El periodista observó cómo el astronauta se
iba poniendo cada vez más nervioso.
–¿Seguro que era un ser de la raza
predominante? –preguntó–. ¿Un ser inteligente?
–¡Seguro! El análisis fue terminante al
respecto. Una inteligencia sensiblemente igual a la de nuestra raza, quizá
incluso algo superior. Los terrestres se visten, viven en ciudades y tripulan
vehículos de superficie, acuáticos y aéreos. Pero...
–¿Pero...?
–¡Todo lo demás! ¡Un metabolismo tan
distinto al nuestro que ha estado a punto de volver locos a nuestros mejores
biólogos! ¡Su repugnante forma de alimentarse! ¡Y sobre todo... lo que el
análisis telepático dio a entender!
–¿Qué fue ello?
–¡Odio! Un odio espantoso, inconcebible, no
por haber sido capturado, sino general, total, atávico, inseparable de todos
los miembros de su maldita raza, ya que está en las raíces de lo más profundo
de su ser racial. ¡Deseos de destrucción! Hasta un punto que nosotros no
podremos nunca comprender. Y en el fondo de todo ello...

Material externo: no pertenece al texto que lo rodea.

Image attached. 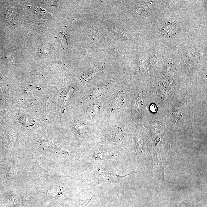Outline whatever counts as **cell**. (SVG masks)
Listing matches in <instances>:
<instances>
[{"mask_svg": "<svg viewBox=\"0 0 207 207\" xmlns=\"http://www.w3.org/2000/svg\"><path fill=\"white\" fill-rule=\"evenodd\" d=\"M135 173H132L127 175L122 176L117 174L116 170L111 167H104L99 165L95 170V179L100 183H105L112 188L119 187L120 182L122 178Z\"/></svg>", "mask_w": 207, "mask_h": 207, "instance_id": "cell-1", "label": "cell"}, {"mask_svg": "<svg viewBox=\"0 0 207 207\" xmlns=\"http://www.w3.org/2000/svg\"><path fill=\"white\" fill-rule=\"evenodd\" d=\"M15 8H11L10 10L7 11L5 16L6 19L8 21V23L13 25L15 24L14 15Z\"/></svg>", "mask_w": 207, "mask_h": 207, "instance_id": "cell-2", "label": "cell"}, {"mask_svg": "<svg viewBox=\"0 0 207 207\" xmlns=\"http://www.w3.org/2000/svg\"><path fill=\"white\" fill-rule=\"evenodd\" d=\"M59 41L61 42V43L63 44L64 47H66L68 45L67 40L66 37L63 33H59Z\"/></svg>", "mask_w": 207, "mask_h": 207, "instance_id": "cell-3", "label": "cell"}]
</instances>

El astronauta se agarró convulsivamente a
uno de los brazos de su acompañante.
–¡Maldad! Una maldad primigenia, inmunda,
insoportable –hizo una excitada pausa–. Mira, yo mismo he asimilado mentalmente
los informes del análisis y casi he sido aniquilado por ellos. Durante todo el
tiempo que permanecí dentro de la máquina telepática me pareció estar sumergido
en un horrible cenagal resbaladizo de cuya suciedad nunca más podría limpiar mi
espíritu. Son malvados en esencia, la raza terrestre es malvada en esencia, de
una forma diabólica desconocida hasta ahora en nuestro Universo...
Se estremeció violentamente al señalar un
habitáculo próximo.
–Allí está. Esa es su jaula.
El periodista atisbo lleno de curiosidad el
recinto mientras se iban acercando a él.
–Supongo que habréis reproducido en el
habitáculo todas las características de su planeta natal.
–Todas –murmuró el astronauta mientras
llegaban frente a la jaula–. Todas menos una...
–¿Y eso?
–Otra aberración en esa monstruosa raza
terrestre –dijo el capitán explorador en tanto que ambos se detenían ante la
jaula–. De todos los pueblos que habitan en el Universo, el terrestre es el
único para el que son mortales los rayos de su propia estrella.
Desde detrás de los fuertes barrotes de
plata, el aprisionado vampiro les dirigió una mirada de odio infinito.